Work item> In the copy, include every record below exactly as it appears, but no pictures.

Records>
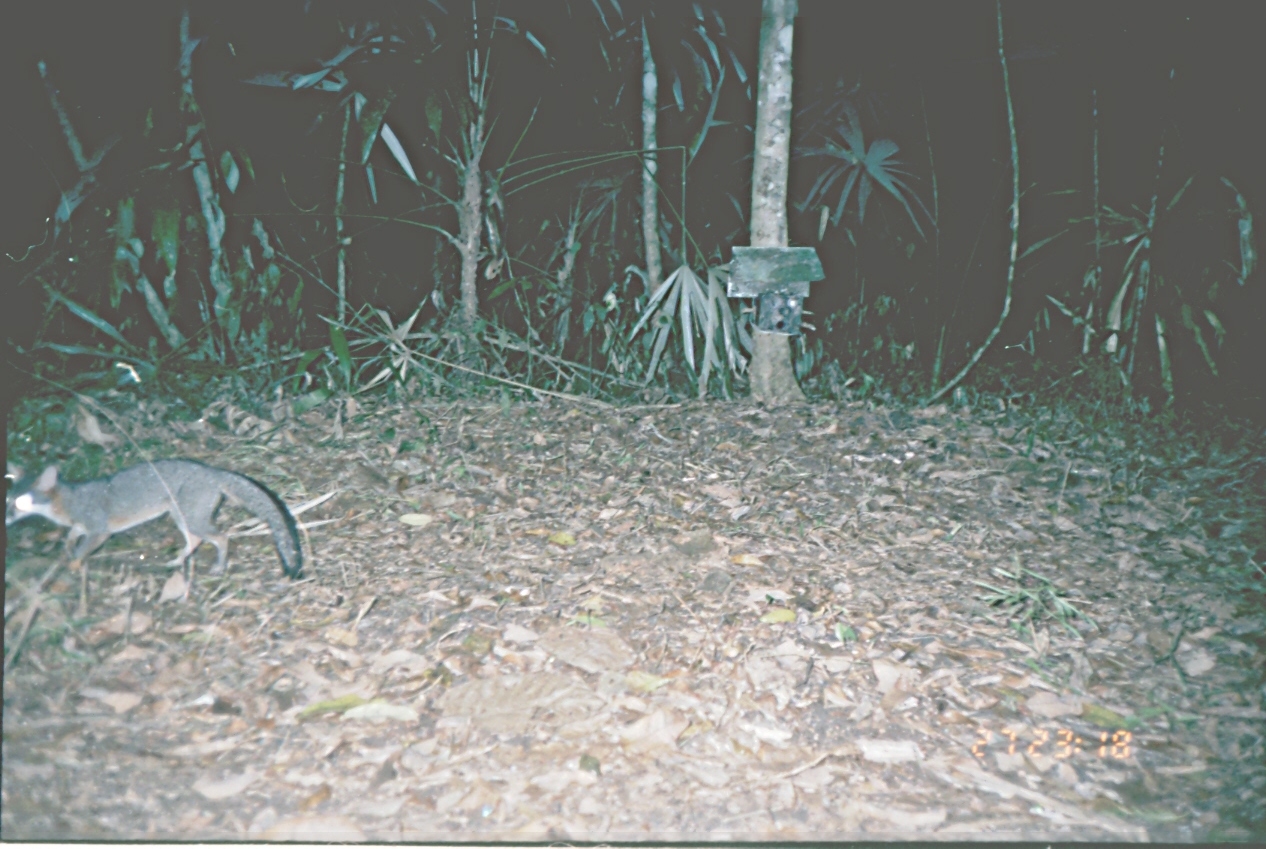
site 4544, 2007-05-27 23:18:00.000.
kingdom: Animalia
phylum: Chordata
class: Mammalia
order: Carnivora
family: Canidae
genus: Urocyon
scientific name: Urocyon cinereoargenteus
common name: gray fox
Urocyon cinereoargenteus (gray fox), count 1.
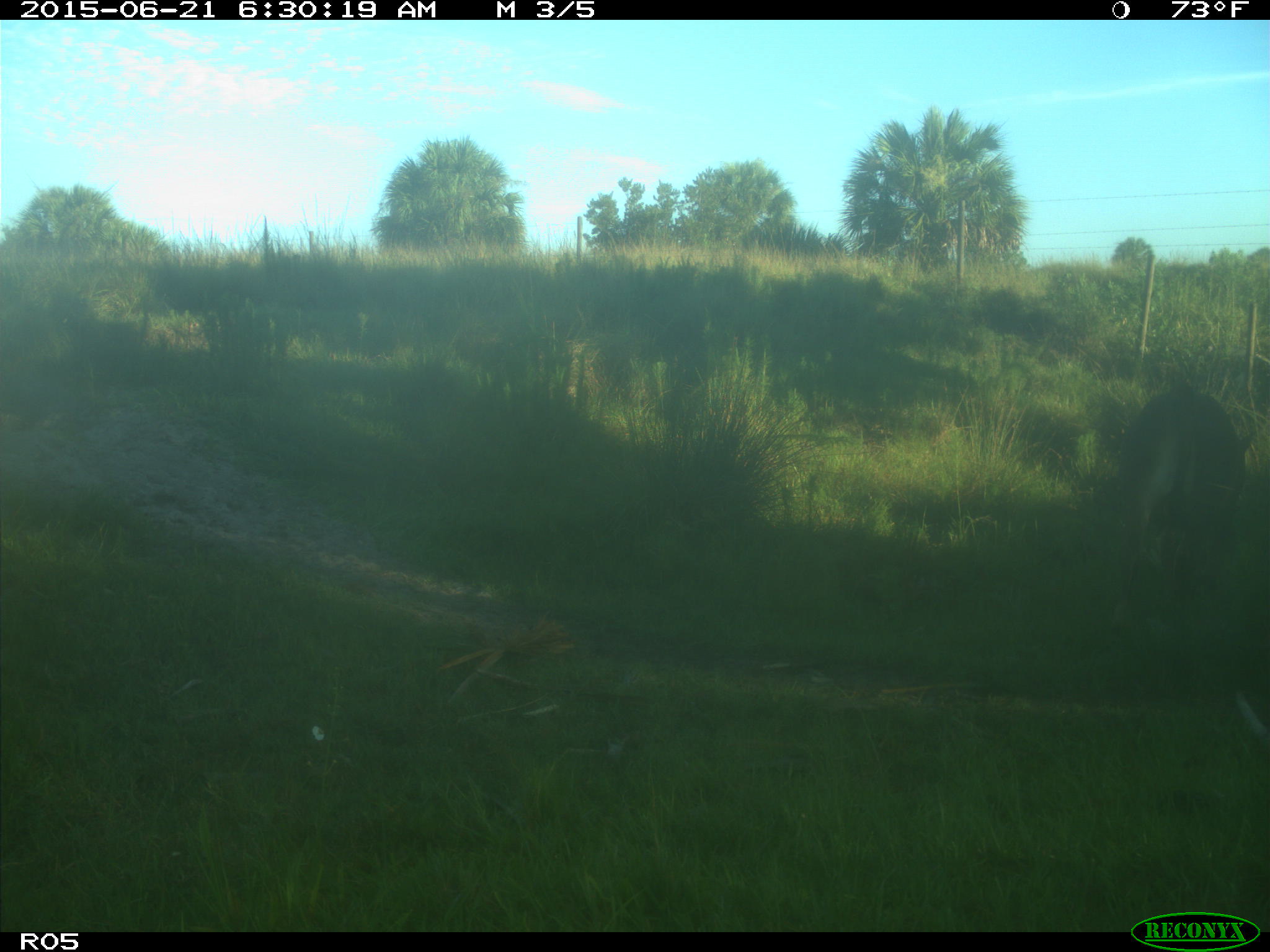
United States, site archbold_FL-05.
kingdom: Animalia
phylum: Chordata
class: Mammalia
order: Artiodactyla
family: Bovidae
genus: Bos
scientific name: Bos taurus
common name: domestic cow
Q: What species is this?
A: Bos taurus (domestic cow).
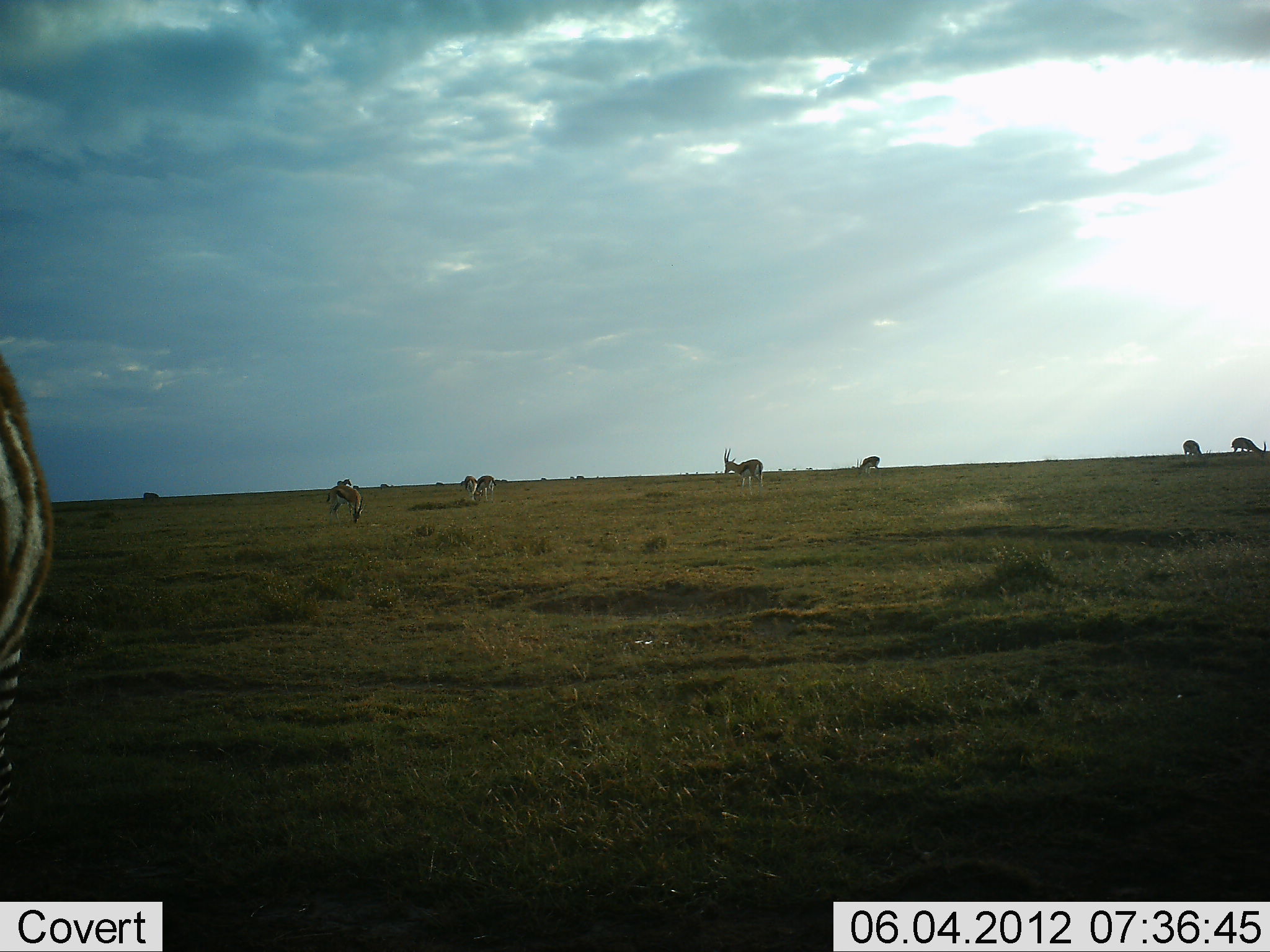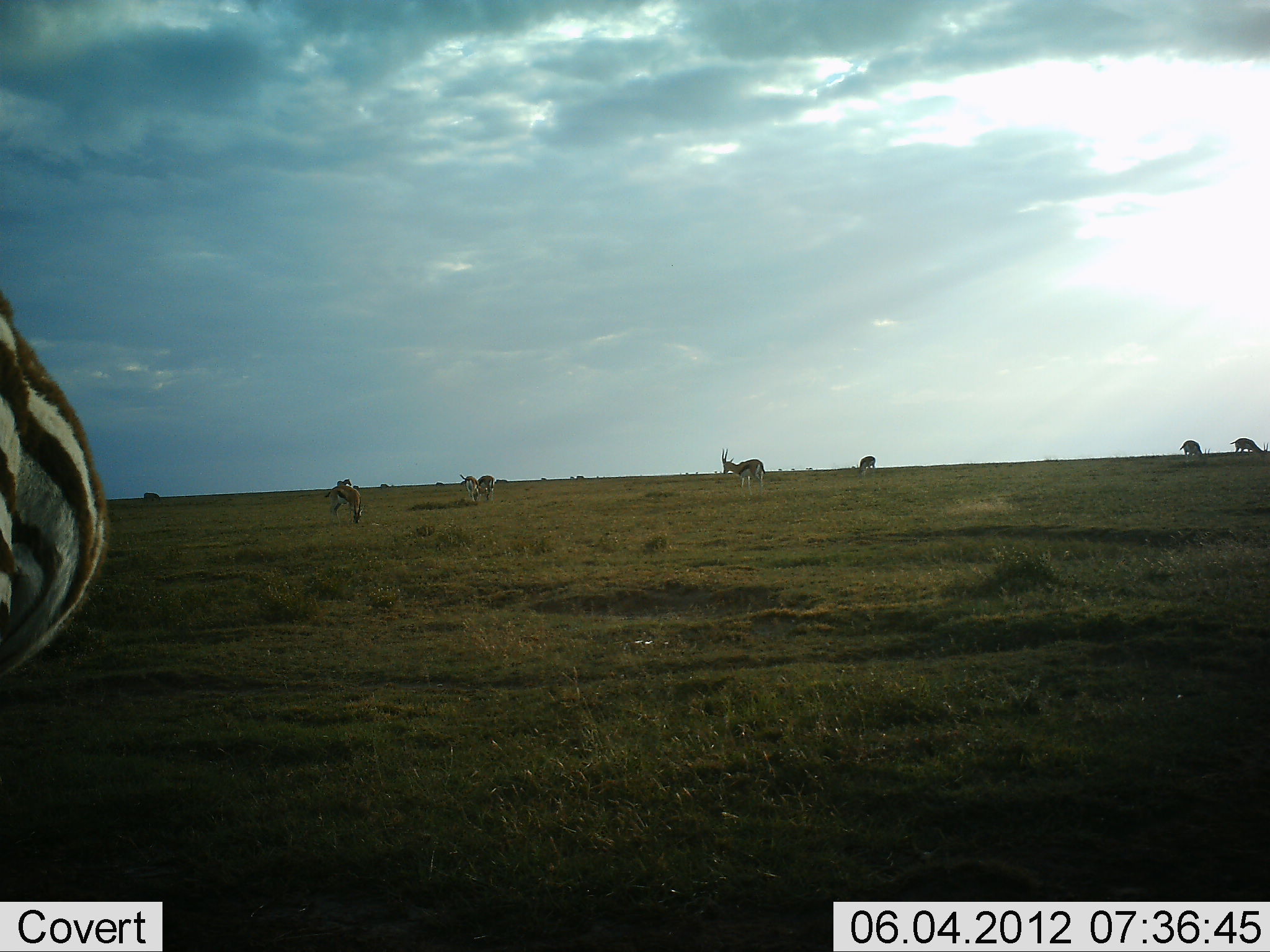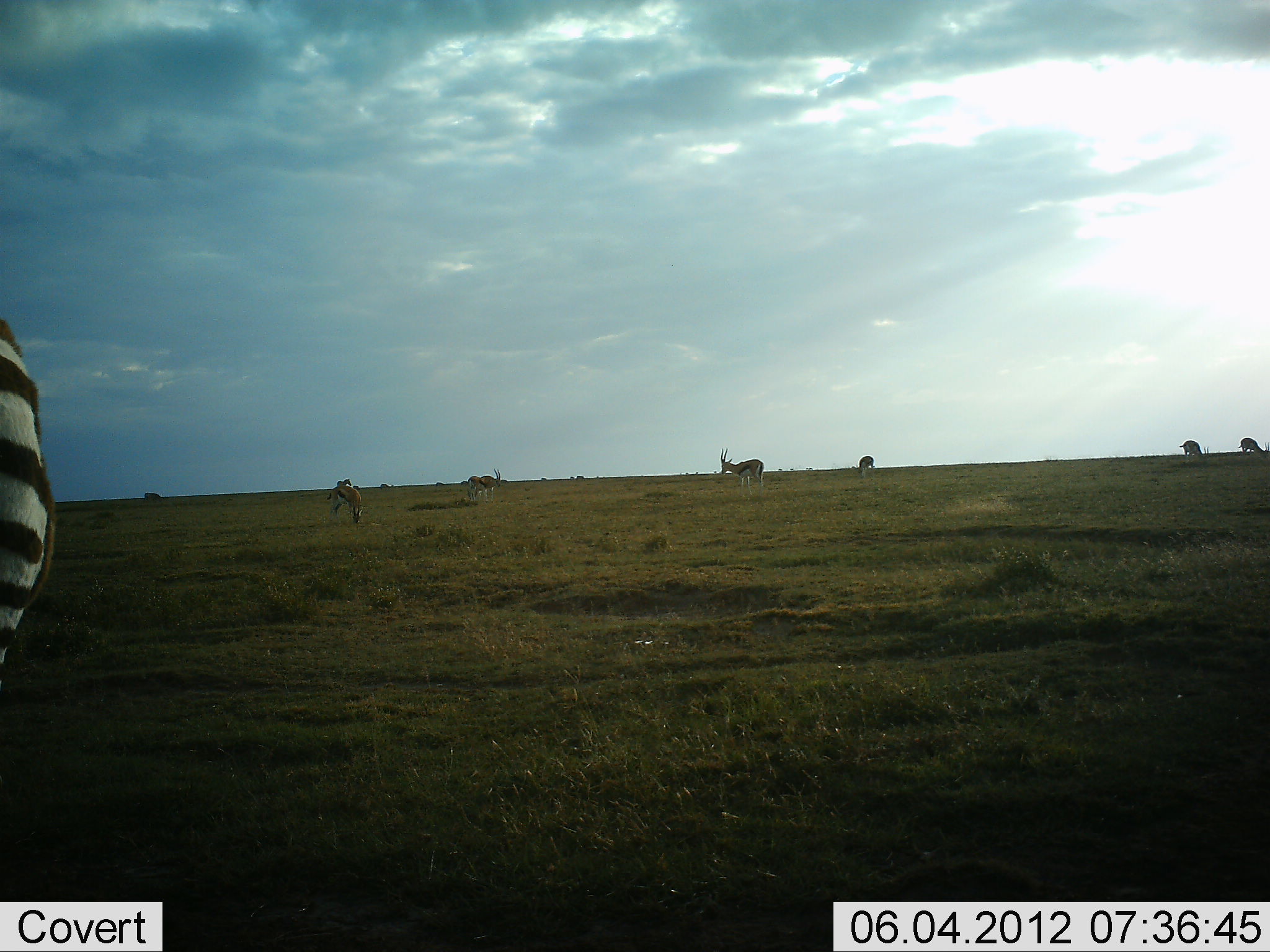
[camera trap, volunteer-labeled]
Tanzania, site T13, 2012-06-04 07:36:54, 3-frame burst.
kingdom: Animalia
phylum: Chordata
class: Mammalia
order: Artiodactyla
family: Bovidae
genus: Eudorcas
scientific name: Eudorcas thomsonii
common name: thomson's gazelle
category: gazellethomsons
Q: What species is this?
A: Gazellethomsons (thomson's gazelle) (Eudorcas thomsonii).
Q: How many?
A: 7.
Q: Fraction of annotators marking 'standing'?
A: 40%.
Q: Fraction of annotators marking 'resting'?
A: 0%.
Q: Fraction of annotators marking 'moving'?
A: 0%.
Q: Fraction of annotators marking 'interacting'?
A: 0%.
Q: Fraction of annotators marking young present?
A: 0%.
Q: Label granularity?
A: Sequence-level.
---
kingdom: Animalia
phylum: Chordata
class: Mammalia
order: Perissodactyla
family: Equidae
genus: Equus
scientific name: Equus quagga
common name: plains zebra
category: zebra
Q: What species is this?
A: Zebra (plains zebra) (Equus quagga).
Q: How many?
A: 1.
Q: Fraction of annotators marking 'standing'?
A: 79%.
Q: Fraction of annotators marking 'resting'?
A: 0%.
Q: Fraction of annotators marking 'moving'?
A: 14%.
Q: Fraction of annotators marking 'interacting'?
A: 0%.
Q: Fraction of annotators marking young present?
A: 0%.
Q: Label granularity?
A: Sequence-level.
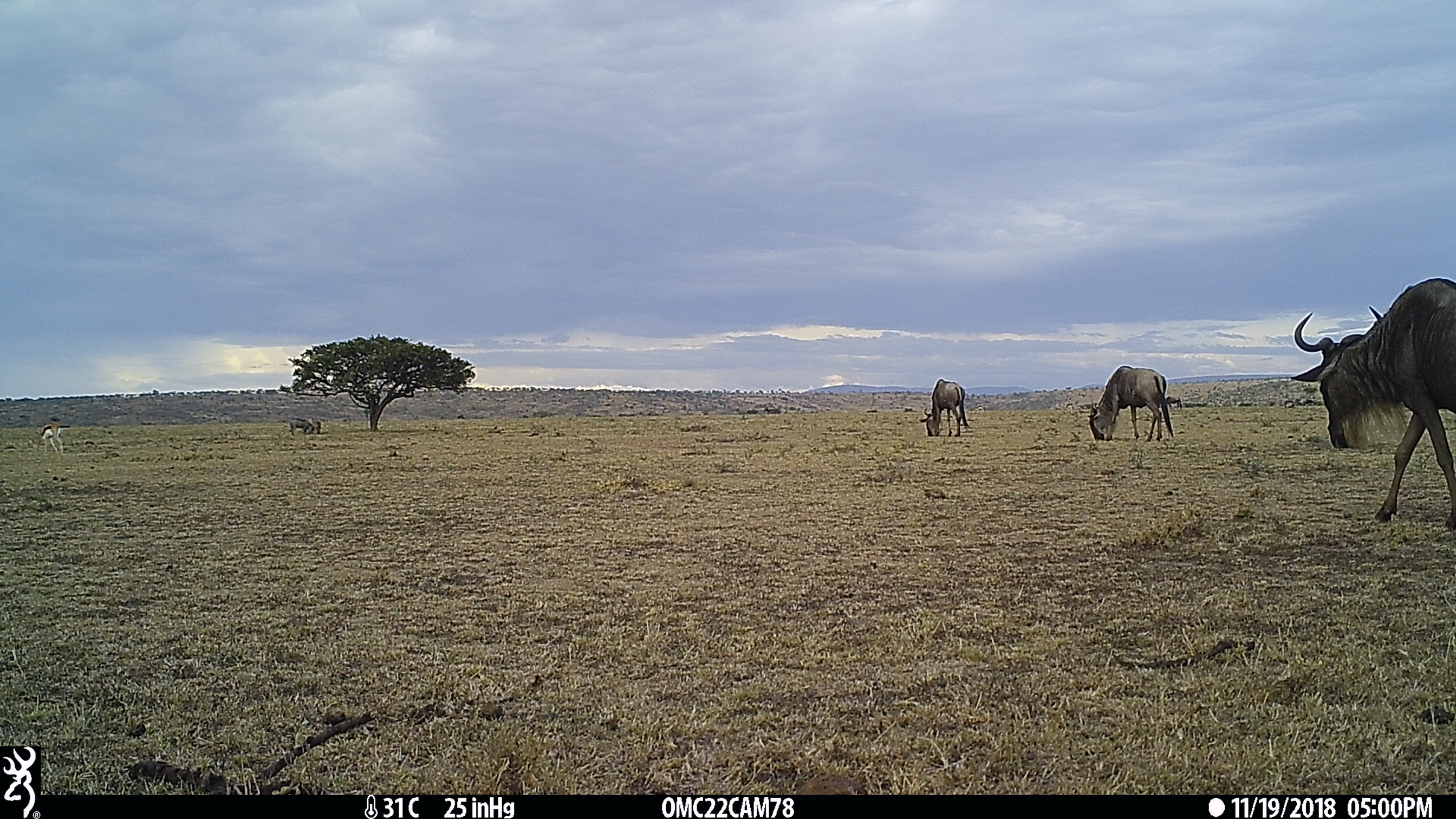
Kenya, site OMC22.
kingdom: Animalia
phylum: Chordata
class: Mammalia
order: Artiodactyla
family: Bovidae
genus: Connochaetes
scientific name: Connochaetes taurinus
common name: blue wildebeest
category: wildebeest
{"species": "wildebeest (blue wildebeest) (Connochaetes taurinus)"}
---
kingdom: Animalia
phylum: Chordata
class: Mammalia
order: Artiodactyla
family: Bovidae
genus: Eudorcas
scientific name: Eudorcas thomsonii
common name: thomon's gazelle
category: gazelle thomsons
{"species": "gazelle thomsons (thomon's gazelle) (Eudorcas thomsonii)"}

Response box>
site 4544, 2007-05-27 23:18:00.000.
kingdom: Animalia
phylum: Chordata
class: Mammalia
order: Carnivora
family: Canidae
genus: Urocyon
scientific name: Urocyon cinereoargenteus
common name: gray fox
Urocyon cinereoargenteus (gray fox), count 1.
United States, site archbold_FL-05.
kingdom: Animalia
phylum: Chordata
class: Mammalia
order: Artiodactyla
family: Bovidae
genus: Bos
scientific name: Bos taurus
common name: domestic cow
Q: What species is this?
A: Bos taurus (domestic cow).
[camera trap, volunteer-labeled]
Tanzania, site T13, 2012-06-04 07:36:54, 3-frame burst.
kingdom: Animalia
phylum: Chordata
class: Mammalia
order: Artiodactyla
family: Bovidae
genus: Eudorcas
scientific name: Eudorcas thomsonii
common name: thomson's gazelle
category: gazellethomsons
Q: What species is this?
A: Gazellethomsons (thomson's gazelle) (Eudorcas thomsonii).
Q: How many?
A: 7.
Q: Fraction of annotators marking 'standing'?
A: 40%.
Q: Fraction of annotators marking 'resting'?
A: 0%.
Q: Fraction of annotators marking 'moving'?
A: 0%.
Q: Fraction of annotators marking 'interacting'?
A: 0%.
Q: Fraction of annotators marking young present?
A: 0%.
Q: Label granularity?
A: Sequence-level.
---
kingdom: Animalia
phylum: Chordata
class: Mammalia
order: Perissodactyla
family: Equidae
genus: Equus
scientific name: Equus quagga
common name: plains zebra
category: zebra
Q: What species is this?
A: Zebra (plains zebra) (Equus quagga).
Q: How many?
A: 1.
Q: Fraction of annotators marking 'standing'?
A: 79%.
Q: Fraction of annotators marking 'resting'?
A: 0%.
Q: Fraction of annotators marking 'moving'?
A: 14%.
Q: Fraction of annotators marking 'interacting'?
A: 0%.
Q: Fraction of annotators marking young present?
A: 0%.
Q: Label granularity?
A: Sequence-level.
Kenya, site OMC22.
kingdom: Animalia
phylum: Chordata
class: Mammalia
order: Artiodactyla
family: Bovidae
genus: Connochaetes
scientific name: Connochaetes taurinus
common name: blue wildebeest
category: wildebeest
{"species": "wildebeest (blue wildebeest) (Connochaetes taurinus)"}
---
kingdom: Animalia
phylum: Chordata
class: Mammalia
order: Artiodactyla
family: Bovidae
genus: Eudorcas
scientific name: Eudorcas thomsonii
common name: thomon's gazelle
category: gazelle thomsons
{"species": "gazelle thomsons (thomon's gazelle) (Eudorcas thomsonii)"}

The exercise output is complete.